You can also use the integrated plotting functions that automatically consume the active state:

# Plot the active dimensional reduction colored by active identity
CellDimPlot(sce)

# Plot feature expression on the active dimensional reduction
FeatureDimPlot(sce, features = c("GeneA", "GeneB"))

# Plot a grouped heatmap of features across cell identities
GroupHeatmap(sce, features = c("GeneA", "GeneB", "GeneC"))

# Plot cell statistics (e.g., proportion of clusters across conditions)
CellStatPlot(sce, split.by = "Condition")

sclet supports robust annotation and reference mapping:

# Full annotation via SingleR
sce <- RunSingleR(sce, ref = ref_dataset, labels = ref_dataset$CellType)

# Lightweight label transfer via KNN in shared feature space
sce <- RunKNNPredict(sce, ref = ref_dataset, labels = "CellType", k = 5)

# Visualize query and reference cells in the same reduction space
ProjectionPlot(query = sce, ref = ref_dataset, reduction = "UMAP")

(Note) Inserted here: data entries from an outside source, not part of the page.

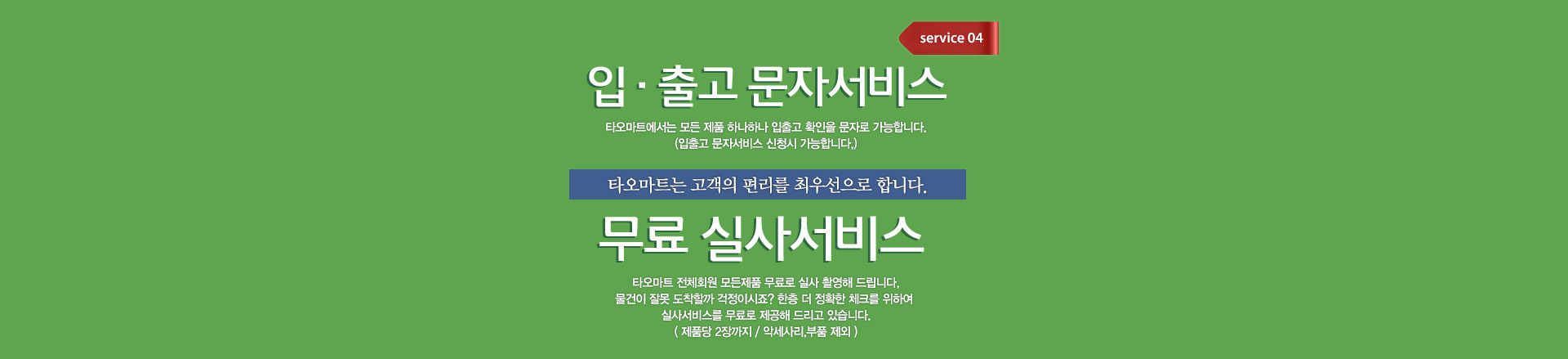 service 04

입 · 출고 문자서비스

타오마트에서는 모든 제품 하나하나 입출고 확인을 문자로 가능합니다.
(입출고 문자서비스 신청시 가능합니다.)

타오마트는 고객의 편리를 최우선으로 합니다.

무료 실사서비스

타오마트 전체회원 모든제품 무료로 실사 촬영해 드립니다.
물건이 잘못 도착할까 걱정이시죠? 한층 더 정확한 체크를 위하여
실사서비스를 무료로 제공해 드리고 있습니다.
( 제품당 2장까지 / 악세사리,부품 제외 )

This means the recommended mental model is simple: keep one SCE object, run the sclet analysis functions in sequence, and inspect state through the exported accessors instead of through ad hoc metadata fields.

In practical terms:

  • use RunPCA(layer = "scaled") if you want PCA to be built explicitly from the scaled layer
  • use FindMarkers() without an explicit assay/layer if you want it to follow the current layer logic, with safe fallback away from scaled
  • use RunSingleR() and RunCellChat() without manual matrix extraction when the current DefaultLayer() already reflects the desired biological view
  • after BatchRemover(), use get_integration() and DefaultLayer() to understand which corrected view is currently active
  • after RunSingleR(), use get_annotation() to inspect the annotation record, and get_mapping() to inspect the corresponding reference-mapping record
  • use Status() when you want the shortest high-level snapshot of the current object state before drilling into specific accessors
  • use get_analysis_context() when you want one compact snapshot of the current layer/reduction/graph/ident combination together with the active analysis records
  • after RunSuperCell(), use get_supercell() to inspect the returned metacell object’s aggregation record and parent-child provenance
  • after RunCellChat(), use get_cellchat() to inspect the active communication record, or pass id = ... when you keep multiple CellChat runs
  • after RunMilo(), use get_milo() to inspect the active DA record, or pass id = ... when you keep multiple Milo runs

When analysis is performed on top of a corrected layer, downstream states now carry that provenance forward. In other words, PCA, graph construction, clustering, and UMAP can all record that they depend on the active integration state rather than behaving like disconnected one-off steps.

For multi-sample workflows, the provenance chain can now start even earlier: sce_merge() stores a merged_inputs integration record, and the subsequent BatchRemover() state can point back to that merge step.

19.2 For pipeline authors

If you are writing a reusable script or package around sclet, prefer patterns that are stable under future extension:

  • Pass the SCE object through each step and return the updated object explicitly.
  • Prefer exported entry points such as RunPCA() and RunUMAP() over calling lower-level functions directly when sclet already provides them.
  • Read results through accessors (get_*, has_*, Default*, ActiveIdent, Layers, LayerData) instead of assuming a fixed metadata layout.
  • If old metadata still needs to be read while migrating historical objects, keep that logic centralized in shared internal helpers instead of re-implementing direct metadata(...) reads in multiple accessors.
  • When using RunCellChat(), request return = "sce" or return = "both" if downstream code needs the updated SCE with recorded analysis state.
  • When a module can produce multiple records of the same type, give each run a stable name and read it back through get_* (id = ...) instead of assuming only one result exists.